Russia overtakes China in BofAML rating of emerging economies
Russia has come in second in the rating of the most stable emerging economies released by Bank of America Merrill Lynch in mid-December 2016.
In the ranking of top emerging markets, Russia has overtaken China and India and is second only to South Korea, Bloomberg reports.
The ranking takes into account the full spectrum of financial stability indicators from economic growth to inflation to tax collection, etc. According to the bank, Russia is showing weak economic growth but boasts some of the world’s most stable fiscal and leverage indicators.
“China remains in the top five on GDP growth but has lost ground in terms of private and public debt indicators, the current account and reserve adequacy,” said Bank of America strategist David Hauner.
According to Bank of America, Russia is making a comeback in the ranking after the country’s economy took a blow from falling oil prices in 2014.
China, having dropped to third place, is followed in the ranking by India, Indonesia, Poland, Mexico, Brazil, Turkey, and South Africa. Bank of America pointed out that South Africa retained its place at the bottom of the list because of “stagflation, twin deficits and high debt across sectors.”
According to data released by the Russian Ministry of Industry and Trade, overall industrial production in the country may end the year on a symbolic positive. Furthermore, industrial production in January-October 2016 grew by 0.3 percent compared with the same period last year. According to official forecasts, industrial growth in Russia will rise from 0.4 percent in 2016 to 1.1 percent in 2017, 1.7 percent in 2018, and 2.1 percent in 2019.
“Judging by polls among corporate managers, business activity in the Russian industry in November turned out to be the highest for the last five years,” said Sergei Tsukhlo, head of the business surveys department at the Gaidar Institute for Economic Policy.
Analysts point out that Russia’s advance from 51st to 40th place in the World Bank’s Doing Business ranking in late 2016 testifies to an improvement in the country’s business climate.

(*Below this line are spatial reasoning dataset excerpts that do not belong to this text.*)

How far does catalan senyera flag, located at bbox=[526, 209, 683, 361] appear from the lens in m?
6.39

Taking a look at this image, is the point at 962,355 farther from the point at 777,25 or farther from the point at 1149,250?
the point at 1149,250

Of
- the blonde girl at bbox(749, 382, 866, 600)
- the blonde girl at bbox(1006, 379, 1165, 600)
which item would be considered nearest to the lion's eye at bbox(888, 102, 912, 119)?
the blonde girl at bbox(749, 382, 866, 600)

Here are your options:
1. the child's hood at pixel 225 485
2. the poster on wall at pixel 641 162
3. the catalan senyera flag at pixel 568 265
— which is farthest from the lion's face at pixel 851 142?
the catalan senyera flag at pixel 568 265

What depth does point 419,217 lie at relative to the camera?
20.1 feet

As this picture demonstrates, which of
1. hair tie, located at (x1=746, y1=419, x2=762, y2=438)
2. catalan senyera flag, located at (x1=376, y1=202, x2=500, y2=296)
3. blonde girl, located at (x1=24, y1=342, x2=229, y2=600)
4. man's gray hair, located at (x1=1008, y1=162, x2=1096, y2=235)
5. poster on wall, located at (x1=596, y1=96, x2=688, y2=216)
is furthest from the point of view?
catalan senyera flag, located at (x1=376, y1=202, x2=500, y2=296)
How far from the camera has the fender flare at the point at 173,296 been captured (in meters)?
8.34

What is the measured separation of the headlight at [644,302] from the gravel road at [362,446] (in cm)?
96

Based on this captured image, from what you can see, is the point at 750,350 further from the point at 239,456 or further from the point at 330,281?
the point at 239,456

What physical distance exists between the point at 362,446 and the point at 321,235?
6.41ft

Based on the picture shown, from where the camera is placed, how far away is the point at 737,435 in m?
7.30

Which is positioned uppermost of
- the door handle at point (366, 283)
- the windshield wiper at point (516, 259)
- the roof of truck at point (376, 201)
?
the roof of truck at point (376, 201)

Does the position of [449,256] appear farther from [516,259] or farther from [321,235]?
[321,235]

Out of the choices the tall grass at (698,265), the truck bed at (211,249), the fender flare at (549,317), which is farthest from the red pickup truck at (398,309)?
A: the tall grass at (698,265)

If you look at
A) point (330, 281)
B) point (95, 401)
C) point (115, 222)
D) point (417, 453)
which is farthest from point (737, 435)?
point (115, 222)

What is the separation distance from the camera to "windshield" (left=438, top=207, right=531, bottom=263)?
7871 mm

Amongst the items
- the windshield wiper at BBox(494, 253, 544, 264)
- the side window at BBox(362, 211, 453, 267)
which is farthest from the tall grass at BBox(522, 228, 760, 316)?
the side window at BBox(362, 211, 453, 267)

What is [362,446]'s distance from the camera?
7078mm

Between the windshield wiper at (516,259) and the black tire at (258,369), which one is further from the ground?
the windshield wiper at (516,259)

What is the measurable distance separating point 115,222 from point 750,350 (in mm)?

“This is quite a significant event both for Russian business and for the economy as a whole. The ranking is higher than that of the other BRICS partners, although it is very far from the leaders,” said Timur Nigmatullin, a financial analyst with the Moscow-based group of investment companies Finam.
Nigmatullin pointed out that in terms of reforms, Russia has made it to the top five countries, which has had an effect on its ranking.
Russia’s strengths continue to be in the following categories: getting electricity, registering property and enforcing contracts. In turn, a higher ranking may have a positive impact on capital investment, making up for the dip caused by political tensions with the West, added Nigmatullin.
The Russian authorities are making a lot of effort to improve the country’s standing in the Doing Business rating, said Sergei Khestanov, a macroeconomics adviser to the managing director of the Moscow brokerage firm Otkrytie Broker. According to him, certain progress has been made in reducing red tape when starting a business.
“Consistent progress in this area, with time, will take Russia into the leading positions, but to achieve that a lot still needs to be done,” he added. Having said that, he continued, there is a considerable element of conditionality in any rating since rankings very much depend on methodology and other parameters. Furthermore, even a slight change in methodology can have a serious impact on an investment ranking.